» Supplied passage
Workplaces tend to be inherently ‘public’ or ‘semi-public’ places. Accordingly, any right of privacy in the workplace — in the sense described by Justice Brandeis in the US Supreme Court as ‘the right to be left alone’ — will obviously need to be qualified in the employment context.[1] A worker is employed not be left alone, but to perform designated tasks in an environment where the employer’s interests are protected and promoted. An employer is entitled to take reasonable steps to ensure that assigned work is carried out, that it is performed to the required standard, that working conditions are safe, and that the employer’s other substantial interests — particularly in the security of its property — are safeguarded.

» Assigned task
Render this sentence from the workplace privacy passage in Spanish: "Workplaces tend to be inherently ‘public’ or ‘semi-public’ places." These rows were drawn from a separate source.

» Records excerpted from a collection
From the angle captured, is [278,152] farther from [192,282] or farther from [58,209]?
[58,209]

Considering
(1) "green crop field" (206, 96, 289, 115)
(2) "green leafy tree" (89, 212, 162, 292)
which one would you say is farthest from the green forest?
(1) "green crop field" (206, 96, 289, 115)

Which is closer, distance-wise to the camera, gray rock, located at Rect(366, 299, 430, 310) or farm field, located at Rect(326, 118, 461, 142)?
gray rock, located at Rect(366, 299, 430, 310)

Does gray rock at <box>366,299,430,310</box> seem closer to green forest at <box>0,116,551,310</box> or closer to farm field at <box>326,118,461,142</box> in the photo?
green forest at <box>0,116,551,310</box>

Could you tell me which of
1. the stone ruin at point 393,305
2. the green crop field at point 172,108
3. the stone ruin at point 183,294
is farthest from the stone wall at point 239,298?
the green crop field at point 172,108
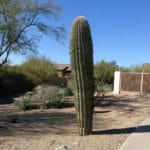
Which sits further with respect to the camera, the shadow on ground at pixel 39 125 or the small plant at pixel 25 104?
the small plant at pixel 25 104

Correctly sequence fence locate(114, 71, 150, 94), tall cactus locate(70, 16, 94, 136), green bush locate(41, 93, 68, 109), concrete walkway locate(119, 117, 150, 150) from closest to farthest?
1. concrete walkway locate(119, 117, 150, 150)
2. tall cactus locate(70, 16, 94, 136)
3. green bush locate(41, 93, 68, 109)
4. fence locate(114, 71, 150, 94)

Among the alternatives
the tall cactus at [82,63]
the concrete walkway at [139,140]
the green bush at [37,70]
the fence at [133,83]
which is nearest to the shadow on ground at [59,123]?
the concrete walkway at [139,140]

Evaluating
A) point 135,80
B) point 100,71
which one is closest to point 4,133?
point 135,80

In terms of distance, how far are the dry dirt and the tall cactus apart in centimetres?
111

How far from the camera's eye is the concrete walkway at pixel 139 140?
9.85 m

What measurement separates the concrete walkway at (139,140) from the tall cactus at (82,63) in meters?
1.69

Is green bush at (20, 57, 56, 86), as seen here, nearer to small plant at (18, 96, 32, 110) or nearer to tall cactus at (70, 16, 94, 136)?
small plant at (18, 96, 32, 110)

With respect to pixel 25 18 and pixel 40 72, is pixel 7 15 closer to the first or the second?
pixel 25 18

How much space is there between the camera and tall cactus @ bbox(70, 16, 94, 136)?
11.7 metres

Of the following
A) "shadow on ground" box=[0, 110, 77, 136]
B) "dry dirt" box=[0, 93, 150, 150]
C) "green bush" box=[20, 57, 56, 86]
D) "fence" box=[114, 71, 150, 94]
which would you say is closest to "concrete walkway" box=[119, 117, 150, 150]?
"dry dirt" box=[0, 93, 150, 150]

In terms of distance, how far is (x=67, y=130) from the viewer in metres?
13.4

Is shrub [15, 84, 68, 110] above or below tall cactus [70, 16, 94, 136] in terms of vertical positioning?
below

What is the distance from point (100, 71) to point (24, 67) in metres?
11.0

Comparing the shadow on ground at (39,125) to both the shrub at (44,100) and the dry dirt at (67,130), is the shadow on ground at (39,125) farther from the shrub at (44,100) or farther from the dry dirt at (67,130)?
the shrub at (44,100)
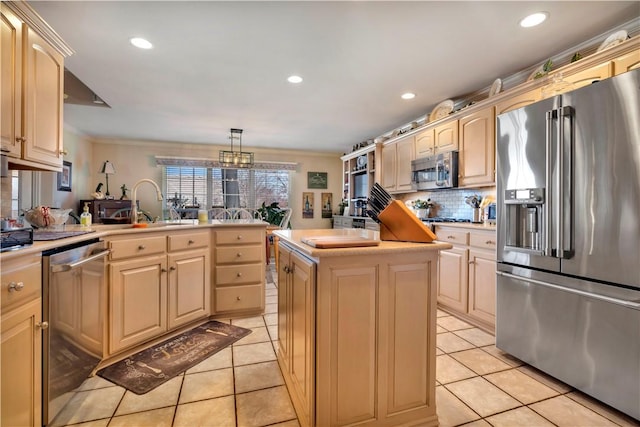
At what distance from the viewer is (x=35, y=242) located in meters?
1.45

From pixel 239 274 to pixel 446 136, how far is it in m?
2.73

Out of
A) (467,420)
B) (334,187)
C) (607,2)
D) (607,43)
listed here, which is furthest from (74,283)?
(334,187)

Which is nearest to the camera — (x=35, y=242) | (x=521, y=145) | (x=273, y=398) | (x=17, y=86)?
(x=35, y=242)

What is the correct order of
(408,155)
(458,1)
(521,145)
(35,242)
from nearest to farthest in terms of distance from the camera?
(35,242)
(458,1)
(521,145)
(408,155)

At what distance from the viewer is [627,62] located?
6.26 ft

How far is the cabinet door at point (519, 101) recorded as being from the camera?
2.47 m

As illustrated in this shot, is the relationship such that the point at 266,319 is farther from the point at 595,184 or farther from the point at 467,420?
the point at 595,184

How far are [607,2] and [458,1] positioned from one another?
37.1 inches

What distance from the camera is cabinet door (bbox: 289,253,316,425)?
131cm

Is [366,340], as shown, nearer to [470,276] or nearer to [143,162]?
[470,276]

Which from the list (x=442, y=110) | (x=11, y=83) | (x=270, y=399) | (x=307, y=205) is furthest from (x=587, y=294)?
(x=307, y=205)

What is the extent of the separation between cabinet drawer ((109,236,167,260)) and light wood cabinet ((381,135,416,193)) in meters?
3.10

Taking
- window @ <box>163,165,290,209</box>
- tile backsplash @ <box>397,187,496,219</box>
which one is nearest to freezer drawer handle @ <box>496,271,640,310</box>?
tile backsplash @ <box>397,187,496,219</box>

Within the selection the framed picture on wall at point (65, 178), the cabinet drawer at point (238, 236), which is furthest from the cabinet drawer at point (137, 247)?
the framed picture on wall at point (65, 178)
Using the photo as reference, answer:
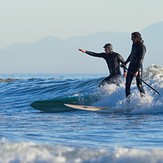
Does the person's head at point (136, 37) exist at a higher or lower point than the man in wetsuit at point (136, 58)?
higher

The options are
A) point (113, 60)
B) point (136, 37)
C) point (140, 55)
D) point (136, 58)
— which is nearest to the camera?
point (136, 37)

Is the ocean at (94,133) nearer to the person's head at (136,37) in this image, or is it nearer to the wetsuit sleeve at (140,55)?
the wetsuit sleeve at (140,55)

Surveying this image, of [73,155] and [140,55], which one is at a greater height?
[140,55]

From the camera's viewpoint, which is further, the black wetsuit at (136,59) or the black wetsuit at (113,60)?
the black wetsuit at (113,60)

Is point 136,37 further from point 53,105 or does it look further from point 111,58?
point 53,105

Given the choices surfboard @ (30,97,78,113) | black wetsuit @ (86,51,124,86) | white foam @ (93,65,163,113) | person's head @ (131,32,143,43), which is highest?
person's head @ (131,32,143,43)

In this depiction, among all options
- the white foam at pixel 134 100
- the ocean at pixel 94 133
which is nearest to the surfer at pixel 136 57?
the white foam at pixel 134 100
...
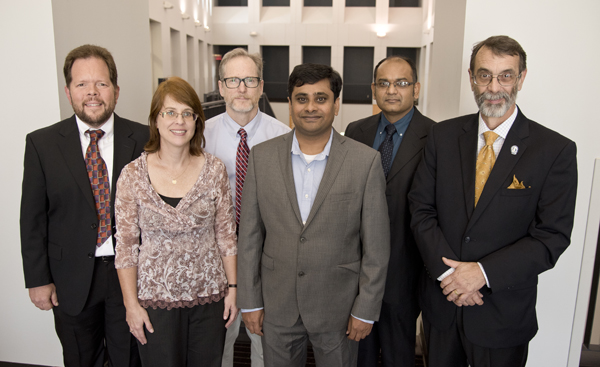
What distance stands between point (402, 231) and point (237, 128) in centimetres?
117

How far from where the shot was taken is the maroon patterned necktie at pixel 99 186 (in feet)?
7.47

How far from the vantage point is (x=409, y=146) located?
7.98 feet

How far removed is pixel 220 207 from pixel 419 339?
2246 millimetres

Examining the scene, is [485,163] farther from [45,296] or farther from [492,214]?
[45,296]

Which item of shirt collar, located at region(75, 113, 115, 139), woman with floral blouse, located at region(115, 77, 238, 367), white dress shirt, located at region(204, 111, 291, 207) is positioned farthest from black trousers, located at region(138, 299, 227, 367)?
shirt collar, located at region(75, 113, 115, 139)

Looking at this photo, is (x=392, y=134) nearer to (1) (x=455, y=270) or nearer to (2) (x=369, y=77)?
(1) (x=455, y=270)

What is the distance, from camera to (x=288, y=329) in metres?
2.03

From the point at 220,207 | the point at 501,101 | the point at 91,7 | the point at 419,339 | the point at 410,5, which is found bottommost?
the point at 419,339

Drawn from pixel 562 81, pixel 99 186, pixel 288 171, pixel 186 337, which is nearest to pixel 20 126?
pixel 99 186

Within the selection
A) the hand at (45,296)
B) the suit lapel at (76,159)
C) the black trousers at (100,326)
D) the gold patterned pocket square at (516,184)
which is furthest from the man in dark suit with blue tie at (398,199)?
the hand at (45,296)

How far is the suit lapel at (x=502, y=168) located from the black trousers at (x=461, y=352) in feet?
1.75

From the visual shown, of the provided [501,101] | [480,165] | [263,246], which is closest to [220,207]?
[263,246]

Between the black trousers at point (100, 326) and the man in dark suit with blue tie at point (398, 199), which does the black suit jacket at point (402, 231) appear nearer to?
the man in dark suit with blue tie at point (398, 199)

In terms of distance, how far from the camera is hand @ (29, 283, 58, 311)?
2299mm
==
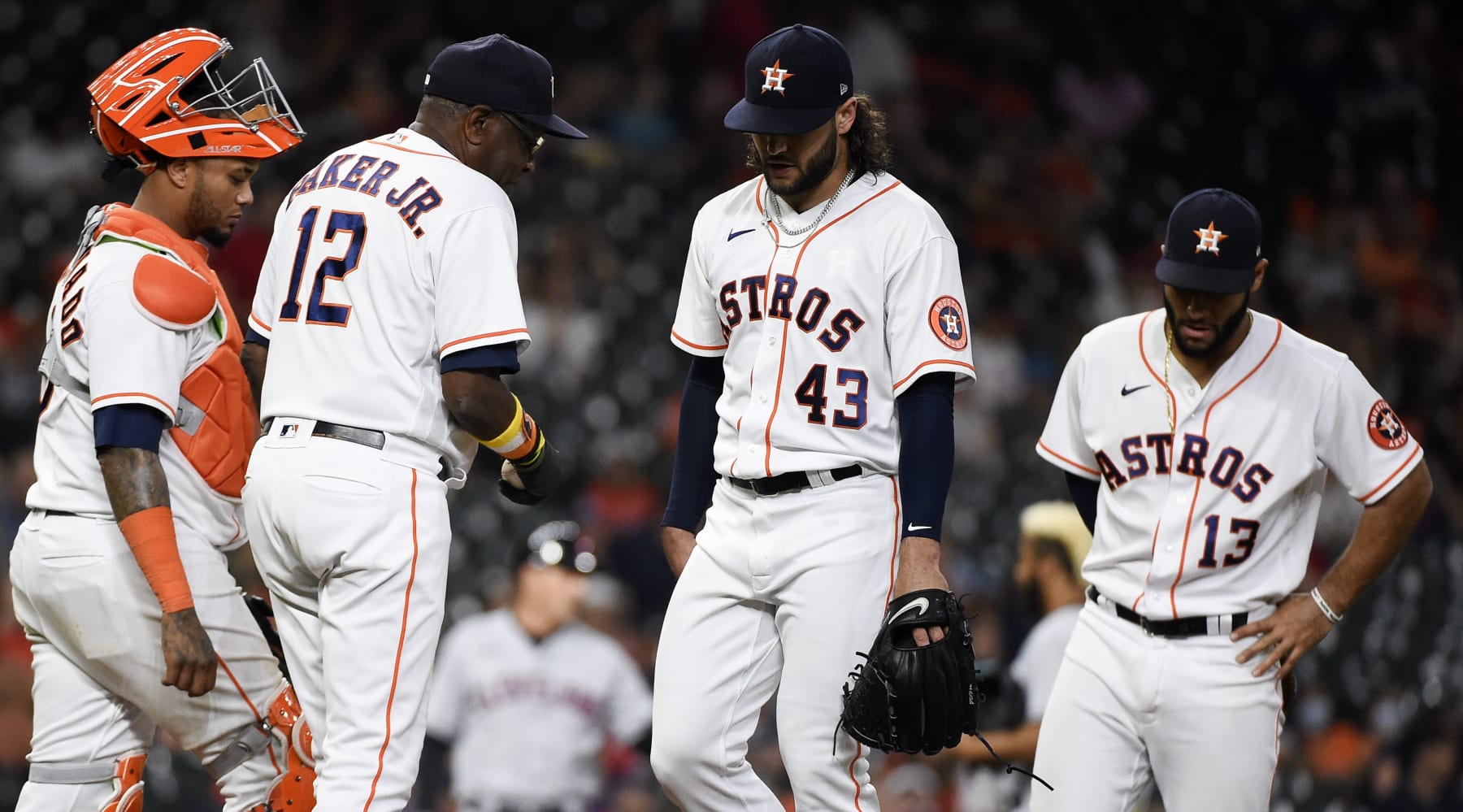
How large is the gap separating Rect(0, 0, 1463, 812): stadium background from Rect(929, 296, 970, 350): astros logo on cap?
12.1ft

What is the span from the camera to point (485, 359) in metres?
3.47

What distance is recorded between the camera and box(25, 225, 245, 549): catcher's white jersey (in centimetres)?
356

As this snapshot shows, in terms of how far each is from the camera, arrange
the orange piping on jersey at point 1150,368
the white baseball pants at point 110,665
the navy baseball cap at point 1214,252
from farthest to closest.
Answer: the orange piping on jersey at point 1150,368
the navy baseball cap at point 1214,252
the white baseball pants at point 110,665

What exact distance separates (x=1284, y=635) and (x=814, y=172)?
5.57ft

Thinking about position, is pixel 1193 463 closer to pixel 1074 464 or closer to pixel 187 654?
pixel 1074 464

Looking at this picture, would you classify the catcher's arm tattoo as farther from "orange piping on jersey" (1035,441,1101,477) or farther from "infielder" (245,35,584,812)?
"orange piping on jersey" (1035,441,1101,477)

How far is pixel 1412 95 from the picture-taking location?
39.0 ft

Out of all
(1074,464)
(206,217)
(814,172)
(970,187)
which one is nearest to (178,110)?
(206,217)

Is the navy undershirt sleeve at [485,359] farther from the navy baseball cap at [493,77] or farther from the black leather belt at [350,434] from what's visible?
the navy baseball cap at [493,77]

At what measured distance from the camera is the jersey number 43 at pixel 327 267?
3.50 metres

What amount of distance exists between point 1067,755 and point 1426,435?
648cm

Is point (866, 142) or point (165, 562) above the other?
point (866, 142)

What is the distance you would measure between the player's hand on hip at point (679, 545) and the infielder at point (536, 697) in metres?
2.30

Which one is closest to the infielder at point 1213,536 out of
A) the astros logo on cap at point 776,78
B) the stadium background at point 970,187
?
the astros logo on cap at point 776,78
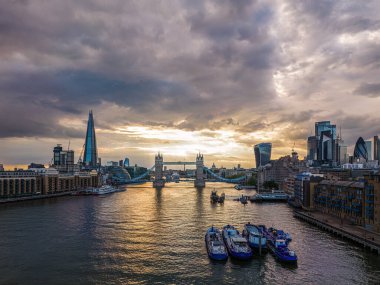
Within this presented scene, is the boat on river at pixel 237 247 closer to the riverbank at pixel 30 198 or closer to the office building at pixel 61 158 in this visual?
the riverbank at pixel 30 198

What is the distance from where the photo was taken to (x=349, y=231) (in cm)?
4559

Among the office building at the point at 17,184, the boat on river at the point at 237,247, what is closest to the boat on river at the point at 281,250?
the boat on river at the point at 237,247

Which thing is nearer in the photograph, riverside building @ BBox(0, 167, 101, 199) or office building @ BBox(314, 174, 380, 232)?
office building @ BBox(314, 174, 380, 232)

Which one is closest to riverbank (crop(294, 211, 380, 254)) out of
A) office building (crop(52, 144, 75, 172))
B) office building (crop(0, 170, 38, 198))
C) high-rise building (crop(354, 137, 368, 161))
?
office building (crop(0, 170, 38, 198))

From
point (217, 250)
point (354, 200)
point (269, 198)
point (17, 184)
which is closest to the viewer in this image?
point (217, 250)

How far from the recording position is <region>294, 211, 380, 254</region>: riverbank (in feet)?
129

» Solution to the problem
Los lugares de trabajo tienden a ser espacios intrínsecamente ‘públicos’ o ‘semipúblicos’.